🤖 AI Summary
The lack of systematic evaluation of poisoning attacks against Retrieval-Augmented Generation (RAG) systems hinders robustness assessment and defense development.
Method: This paper introduces the first comprehensive benchmark framework for RAG poisoning attacks, encompassing five standard QA datasets, ten semantic/distributional dataset variants, thirteen poisoning strategies—including document injection and semantic obfuscation—and seven defense mechanisms. It supports evaluation across diverse RAG architectures: sequential, branching, cyclic, and conditional RAG, as well as multimodal RAG and LLM-based agents.

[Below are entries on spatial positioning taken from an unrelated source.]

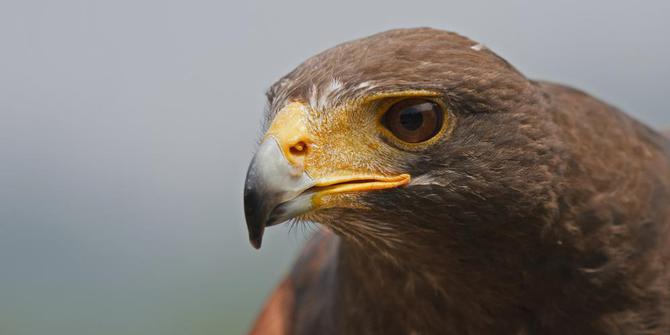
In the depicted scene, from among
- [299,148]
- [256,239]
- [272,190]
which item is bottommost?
[256,239]

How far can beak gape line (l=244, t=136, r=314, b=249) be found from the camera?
2582mm

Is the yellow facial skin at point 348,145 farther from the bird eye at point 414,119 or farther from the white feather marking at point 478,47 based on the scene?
the white feather marking at point 478,47

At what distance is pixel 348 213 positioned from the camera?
279 cm

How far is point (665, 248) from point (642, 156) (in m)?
0.35

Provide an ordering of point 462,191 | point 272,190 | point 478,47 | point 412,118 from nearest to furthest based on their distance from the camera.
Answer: point 272,190, point 412,118, point 462,191, point 478,47

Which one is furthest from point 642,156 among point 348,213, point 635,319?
point 348,213

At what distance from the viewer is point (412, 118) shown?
270 cm

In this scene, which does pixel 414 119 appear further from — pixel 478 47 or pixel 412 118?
pixel 478 47

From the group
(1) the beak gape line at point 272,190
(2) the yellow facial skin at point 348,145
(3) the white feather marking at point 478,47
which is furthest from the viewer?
(3) the white feather marking at point 478,47

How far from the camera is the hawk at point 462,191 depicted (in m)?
2.71

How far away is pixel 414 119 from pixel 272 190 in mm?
441

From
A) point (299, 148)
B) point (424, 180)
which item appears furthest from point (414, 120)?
point (299, 148)

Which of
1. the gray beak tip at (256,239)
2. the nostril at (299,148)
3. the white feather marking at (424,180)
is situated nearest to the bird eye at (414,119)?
the white feather marking at (424,180)

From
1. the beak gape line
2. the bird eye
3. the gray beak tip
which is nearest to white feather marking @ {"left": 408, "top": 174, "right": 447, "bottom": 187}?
the bird eye
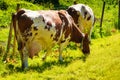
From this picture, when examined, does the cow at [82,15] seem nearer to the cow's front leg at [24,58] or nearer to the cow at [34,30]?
the cow at [34,30]

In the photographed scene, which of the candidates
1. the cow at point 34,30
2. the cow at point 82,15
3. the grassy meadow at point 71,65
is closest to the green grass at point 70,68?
the grassy meadow at point 71,65

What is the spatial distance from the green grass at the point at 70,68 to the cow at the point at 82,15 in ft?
7.22

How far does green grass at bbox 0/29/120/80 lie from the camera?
11492 millimetres

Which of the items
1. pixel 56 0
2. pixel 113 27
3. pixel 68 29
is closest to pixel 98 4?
pixel 56 0

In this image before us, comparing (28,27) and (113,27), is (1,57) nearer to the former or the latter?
(28,27)

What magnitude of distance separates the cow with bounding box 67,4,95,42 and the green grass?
7.22 feet

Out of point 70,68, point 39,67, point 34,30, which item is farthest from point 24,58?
point 70,68

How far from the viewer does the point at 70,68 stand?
498 inches

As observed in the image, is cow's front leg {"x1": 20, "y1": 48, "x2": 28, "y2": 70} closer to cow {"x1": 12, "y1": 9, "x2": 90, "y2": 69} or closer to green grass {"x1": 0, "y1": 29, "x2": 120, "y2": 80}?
cow {"x1": 12, "y1": 9, "x2": 90, "y2": 69}

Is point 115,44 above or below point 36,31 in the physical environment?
below

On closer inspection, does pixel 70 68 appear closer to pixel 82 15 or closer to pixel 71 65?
pixel 71 65

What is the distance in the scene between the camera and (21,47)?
40.9ft

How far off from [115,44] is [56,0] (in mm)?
12172

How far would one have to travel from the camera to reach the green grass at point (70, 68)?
11.5 meters
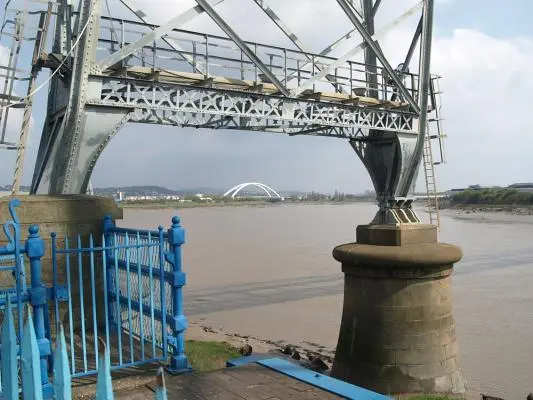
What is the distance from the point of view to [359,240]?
851 centimetres

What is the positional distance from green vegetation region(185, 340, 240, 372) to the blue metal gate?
2.51 m

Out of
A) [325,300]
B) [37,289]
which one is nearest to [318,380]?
[37,289]

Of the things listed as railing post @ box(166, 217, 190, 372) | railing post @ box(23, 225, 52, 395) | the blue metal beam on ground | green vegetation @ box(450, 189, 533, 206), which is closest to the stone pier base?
railing post @ box(166, 217, 190, 372)

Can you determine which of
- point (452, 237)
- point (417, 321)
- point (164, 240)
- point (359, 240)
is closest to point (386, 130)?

Contribution/Results: We propose the first standardized evaluation protocol for RAG poisoning. Empirical results reveal that all tested RAG architectures exhibit significant vulnerability; attack success rates drop by over 40% on extended datasets; and existing defenses demonstrate limited robustness—achieving at most a 15% improvement in attack resistance. This benchmark establishes a foundation for rigorous, reproducible evaluation of RAG security.
📝 Abstract
Retrieval-Augmented Generation (RAG) has proven effective in mitigating hallucinations in large language models by incorporating external knowledge during inference. However, this integration introduces new security vulnerabilities, particularly to poisoning attacks. Although prior work has explored various poisoning strategies, a thorough assessment of their practical threat to RAG systems remains missing. To address this gap, we propose the first comprehensive benchmark framework for evaluating poisoning attacks on RAG. Our benchmark covers 5 standard question answering (QA) datasets and 10 expanded variants, along with 13 poisoning attack methods and 7 defense mechanisms, representing a broad spectrum of existing techniques. Using this benchmark, we conduct a comprehensive evaluation of all included attacks and defenses across the full dataset spectrum. Our findings show that while existing attacks perform well on standard QA datasets, their effectiveness drops significantly on the expanded versions. Moreover, our results demonstrate that various advanced RAG architectures, such as sequential, branching, conditional, and loop RAG, as well as multi-turn conversational RAG, multimodal RAG systems, and RAG-based LLM agent systems, remain susceptible to poisoning attacks. Notably, current defense techniques fail to provide robust protection, underscoring the pressing need for more resilient and generalizable defense strategies.